# Crushing $40,000 GOLD BAR with Big Hydraulic Press!



## jimdoc (Nov 27, 2016)

https://www.youtube.com/watch?v=RcxBfdyF7YY


----------



## SFL (Nov 27, 2016)

WOW :shock: 
Begs the question though- why?


----------



## Tndavid (Nov 27, 2016)

That's insane. No matter how much it's crushed, it's still beautiful...


----------



## Lou (Nov 28, 2016)

It's *only* a few hundred dollar experiment. :shock: 

Why? Because people like smashing things in hydraulic presses.

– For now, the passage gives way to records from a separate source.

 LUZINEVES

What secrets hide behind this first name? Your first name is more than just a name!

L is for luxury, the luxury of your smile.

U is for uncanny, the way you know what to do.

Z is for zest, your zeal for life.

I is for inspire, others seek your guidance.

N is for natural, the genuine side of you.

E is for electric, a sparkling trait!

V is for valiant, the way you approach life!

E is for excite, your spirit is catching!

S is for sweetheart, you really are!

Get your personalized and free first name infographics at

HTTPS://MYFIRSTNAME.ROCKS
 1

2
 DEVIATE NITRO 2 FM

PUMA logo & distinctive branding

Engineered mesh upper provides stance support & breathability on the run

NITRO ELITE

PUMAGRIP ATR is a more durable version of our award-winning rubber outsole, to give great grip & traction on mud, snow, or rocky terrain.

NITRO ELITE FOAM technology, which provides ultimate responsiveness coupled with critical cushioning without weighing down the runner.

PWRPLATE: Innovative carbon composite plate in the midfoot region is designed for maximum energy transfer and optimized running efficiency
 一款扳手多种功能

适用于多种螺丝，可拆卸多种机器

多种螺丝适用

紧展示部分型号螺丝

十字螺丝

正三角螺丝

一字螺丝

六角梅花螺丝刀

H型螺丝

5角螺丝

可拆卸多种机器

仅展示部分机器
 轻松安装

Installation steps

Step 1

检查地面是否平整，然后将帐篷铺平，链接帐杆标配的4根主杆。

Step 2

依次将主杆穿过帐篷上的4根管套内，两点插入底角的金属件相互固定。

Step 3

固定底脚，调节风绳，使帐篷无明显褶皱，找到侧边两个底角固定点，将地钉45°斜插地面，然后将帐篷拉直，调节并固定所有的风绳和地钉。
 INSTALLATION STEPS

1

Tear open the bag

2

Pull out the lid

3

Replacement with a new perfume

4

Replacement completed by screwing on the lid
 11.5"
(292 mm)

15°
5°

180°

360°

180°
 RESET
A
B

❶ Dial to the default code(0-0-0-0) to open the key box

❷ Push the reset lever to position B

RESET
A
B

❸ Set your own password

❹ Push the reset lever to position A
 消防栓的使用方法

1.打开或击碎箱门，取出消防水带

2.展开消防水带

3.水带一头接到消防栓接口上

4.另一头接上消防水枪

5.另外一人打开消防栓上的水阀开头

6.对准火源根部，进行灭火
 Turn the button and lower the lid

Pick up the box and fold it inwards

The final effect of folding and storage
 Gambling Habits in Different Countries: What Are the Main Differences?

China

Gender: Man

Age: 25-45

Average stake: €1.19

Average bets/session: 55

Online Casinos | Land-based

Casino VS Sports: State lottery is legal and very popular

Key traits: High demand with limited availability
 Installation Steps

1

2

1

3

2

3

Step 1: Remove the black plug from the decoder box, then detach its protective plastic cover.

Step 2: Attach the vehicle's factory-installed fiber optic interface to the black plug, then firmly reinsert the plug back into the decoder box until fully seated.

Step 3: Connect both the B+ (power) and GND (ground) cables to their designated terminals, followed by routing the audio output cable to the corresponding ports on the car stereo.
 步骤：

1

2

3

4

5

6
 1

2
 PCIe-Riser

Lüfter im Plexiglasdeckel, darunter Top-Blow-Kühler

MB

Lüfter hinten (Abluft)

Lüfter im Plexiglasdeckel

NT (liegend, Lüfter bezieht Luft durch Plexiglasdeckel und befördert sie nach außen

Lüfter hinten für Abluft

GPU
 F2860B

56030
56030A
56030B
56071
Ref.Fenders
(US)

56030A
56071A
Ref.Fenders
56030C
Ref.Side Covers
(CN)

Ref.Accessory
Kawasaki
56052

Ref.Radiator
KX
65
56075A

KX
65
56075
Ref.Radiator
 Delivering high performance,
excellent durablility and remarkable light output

I'd rather see the hydraulic shear channel


----------



## Tndavid (Nov 28, 2016)

That would be cool Lou. Yea yall just nip me off a little corner.


----------



## 234firefighter (Dec 6, 2016)

I found this interesting video on youtube crushing a gold bar with a hydraulic press. I thought I would share it.
https://www.youtube.com/watch?v=RcxBfdyF7YY


----------



## jimdoc (Dec 6, 2016)

http://goldrefiningforum.com/phpBB3/viewtopic.php?f=67&t=24852


----------



## FrugalRefiner (Dec 6, 2016)

I've merged the two threads.

Dave


----------



## 234firefighter (Dec 6, 2016)

FrugalRefiner said:


> I've merged the two threads.
> 
> Dave




Sorry I didn't know someone already posted it.


----------